Pour faire simple, lorsque les prélèvements obligatoires d’un pays sont déjà très élevés, les augmenter encore finit par entraîner « paradoxalement » une baisse des recettes de l’État et, ce, tout bêtement, parce qu’il devient inutile, voire dissuasif, de travailler plus sans gagner plus… la mise en application personnelle de la courbe de Laffer !
Ce constat, qui est loin d’être nouveau, ne cesse de se vérifier et, pourtant, la France persiste à pratiquer une fiscalité délirante, dissuasive et la plus contre-productive qui puisse être imaginée.
Commençons par un impôt sur le revenu qui, dans ses modalités actuelles, présente au minimum trois graves inconvénients. Le premier, en étant assis sur une assiette trop réduite, il conduit à frapper « trop fort trop peu de contribuables », le deuxième est représenté par ces fameuses « tranches » qui, si elles sont très démagogiques, ont pour effet pervers de donner un motif psychologique, à ceux qui en ont la possibilité, de ne pas « sauter » ce seuil en se gardant bien de « travailler plus » faute de « gagner réellement plus » et, le dernier, celui d’exonérer la moitié des foyers fiscaux d’une contribution qui rendrait, à la fois, tous les Français conscients des prélèvements et nos élus plus responsables de ceux-ci aux yeux de tous les électeurs.

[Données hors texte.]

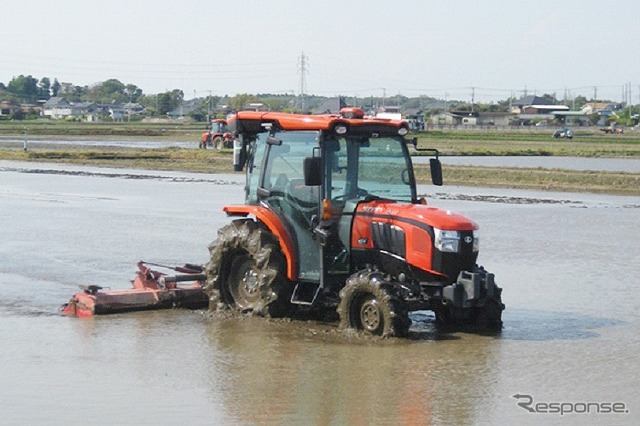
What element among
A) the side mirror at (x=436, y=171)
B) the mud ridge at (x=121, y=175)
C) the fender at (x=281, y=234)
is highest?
the side mirror at (x=436, y=171)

Ne laissons pas de côté le sempiternel recours à une « taxite aigüe » qui, grâce à l’imagination débordante de nos technocrates, finit par toucher tout ce qui bouge voire, même, ce qui avait eu la chance d’être épargné auparavant, ni une complexité des règles d’imposition qui conduisent à un surcoût de l’ordre de 1 point et demi par rapport à nos partenaires européens, ni ce qui nous est tant reproché par les investisseurs étrangers ou non, à savoir cette incorrigible propension à changer les règles fiscales en cours de partie, interdisant à tout investisseur ou entrepreneur d’avoir une vision fiable des résultats de ses investissements.
Gardons, telle la cerise sur le gâteau, cet Impôt sur la Fortune dont la charge idéologique est telle qu’elle l’emporte sur toute tentative de réalisme économique alors qu’il est formellement établi qu’il n’a contribué ni à remplir les caisses de l’État, ni à réduire les inégalités, ni à une meilleure redistribution et organisation des solidarités. Il n’en est que plus lamentable de constater que pas un homme politique n’a eu le courage de le rayer d’un trait bénéfique par crainte, pour les uns, d’une éventuelle « réaction populaire » et, pour les autres, de se discréditer en reconnaissant, implicitement, que ce fut une belle erreur économique.
Tout ceci ne pouvant que contribuer à un exode fiscal à l’exemple du plus récent, médiatique et picaresque au point d’en arriver à occulter le fait qu’il était fort loin d’être le seul et qu’entre ceux qui sont passés à l’acte, ceux qui l’envisagent et ceux qui en ont, simplement, le désir devrait inciter notre gouvernement à prendre la mesure d’un symptôme de mauvais pronostic, d’autant qu’au déplacement physique de certains s’ajoutent des transferts « virtuels » au bénéfice de nos pays voisins à l’exemple des conséquences, sans doute involontaires mais indiscutablement croquignolesques, de l’augmentation du prix des cigarettes.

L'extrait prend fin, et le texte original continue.